Substituting the values: $76 \times 5 = P_2 \times 35$.
$P_2 = \frac{76 \times 5}{35} = \frac{380}{35} \approx 10.857 \, cm$ of $Hg$.
Rounding to the nearest option,the result is $10.8 \, cm$ of $Hg$.

(C) Using the combined gas law: $\frac{P_1 V_1}{T_1} = \frac{P_2 V_2}{T_2}$.
Given:
$P_1 = 620 \, mm$,$V_1 = 300 \, cc$,$T_1 = 27 + 273 = 300 \, K$.
$P_2 = 640 \, mm$,$T_2 = 47 + 273 = 320 \, K$.
Substituting the values:
$\frac{620 \times 300}{300} = \frac{640 \times V_2}{320}$.
$620 = 2 \times V_2$.
$V_2 = \frac{620}{2} = 310 \, cc$.

(C) Using the ideal gas law equation: $\frac{P_1 V_1}{T_1} = \frac{P_2 V_2}{T_2}$.
Given: $V_1 = 4 \ dm^3$,$P_2 = 2P_1$,and $T_2 = 2T_1$.
Substituting the values: $\frac{P_1 \times 4}{T_1} = \frac{2P_1 \times V_2}{2T_1}$.
Simplifying the equation: $4 = V_2$.
Therefore,the volume remains $4 \ dm^3$.

(C) Given: $P_1 = P, V_1 = V, T_1 = T$
$P_2 = P/2, T_2 = 2T$
Using the ideal gas equation: $\frac{P_1V_1}{T_1} = \frac{P_2V_2}{T_2}$
Substituting the values: $\frac{PV}{T} = \frac{(P/2) \times V_2}{2T}$
$\frac{PV}{T} = \frac{P \times V_2}{4T}$
$V = \frac{V_2}{4}$
$\therefore V_2 = 4V$
Thus,the volume will be four times the initial volume.
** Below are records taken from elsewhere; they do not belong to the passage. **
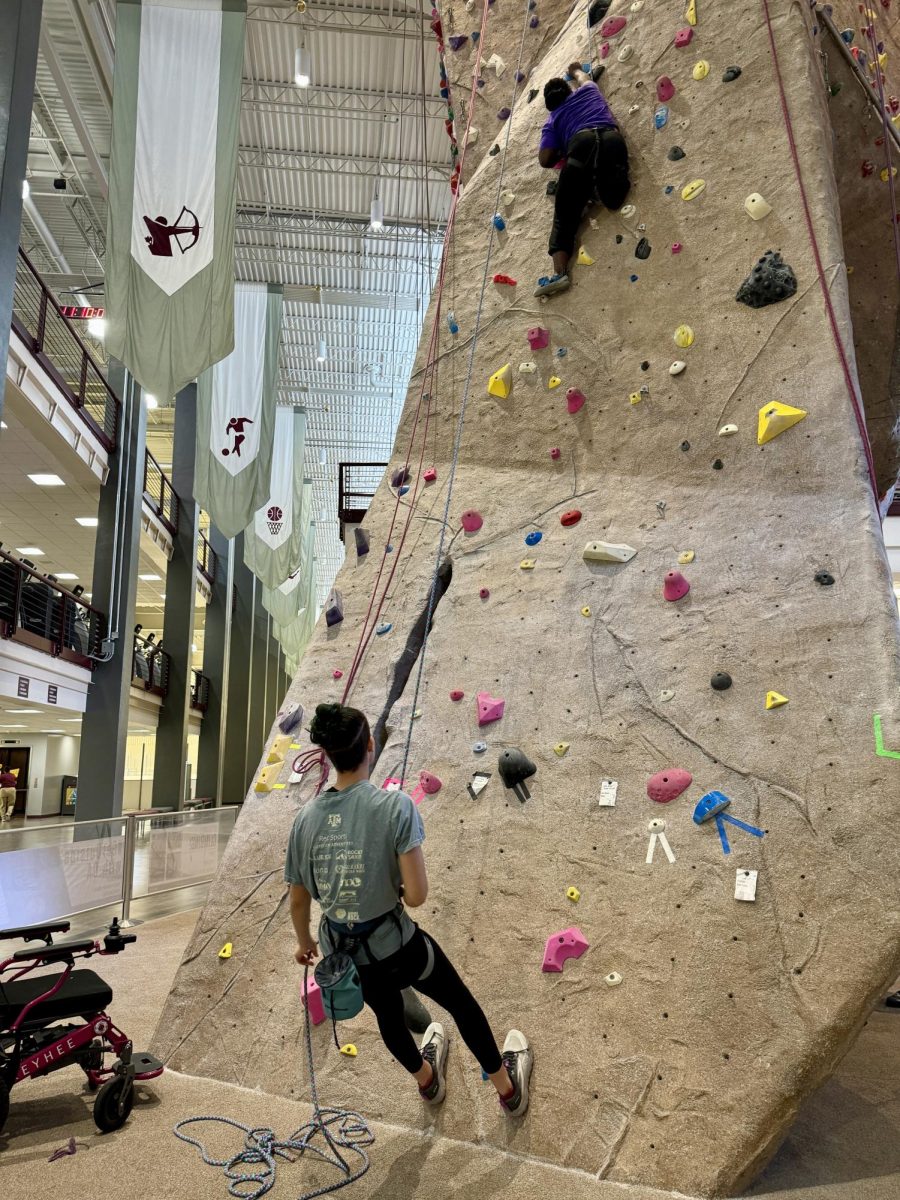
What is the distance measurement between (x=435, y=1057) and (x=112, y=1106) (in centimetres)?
100

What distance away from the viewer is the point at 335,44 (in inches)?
418

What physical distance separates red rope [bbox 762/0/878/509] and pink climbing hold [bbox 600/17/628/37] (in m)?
0.69

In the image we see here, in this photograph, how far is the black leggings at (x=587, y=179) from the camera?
3.78 m

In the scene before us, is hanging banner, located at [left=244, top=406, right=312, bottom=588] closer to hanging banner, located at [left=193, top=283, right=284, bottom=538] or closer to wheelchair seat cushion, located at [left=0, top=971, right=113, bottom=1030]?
hanging banner, located at [left=193, top=283, right=284, bottom=538]

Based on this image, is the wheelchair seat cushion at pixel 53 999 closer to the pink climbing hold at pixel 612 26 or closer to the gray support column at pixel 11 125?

(A) Using the combined gas law: $\frac{P_1 V_1}{T_1} = \frac{P_2 V_2}{T_2}$
Initial conditions: $P_1 = P$,$V_1 = V$,$T_1 = 75 + 273 = 348 \ K$
Final conditions: $P_2 = 2P$,$V_2 = 0.15V$ (since volume is reduced to $15\%$ of its initial value)
Substituting the values: $\frac{P \times V}{348} = \frac{2P \times 0.15V}{T_2}$
$T_2 = 348 \times 2 \times 0.15 = 104.4 \ K$
Converting to Celsius: $T_2(^oC) = 104.4 - 273 = -168.6 \ ^oC$
Note: Based on the calculation,the provided options do not match the result. However,if the question meant volume is reduced $BY$ $15\%$ (i.e.,$V_2 = 0.85V$),then $T_2 = 348 \times 2 \times 0.85 = 591.6 \ K = 318.6 \ ^oC$,which rounds to $319 \ ^oC$ (Option $A$).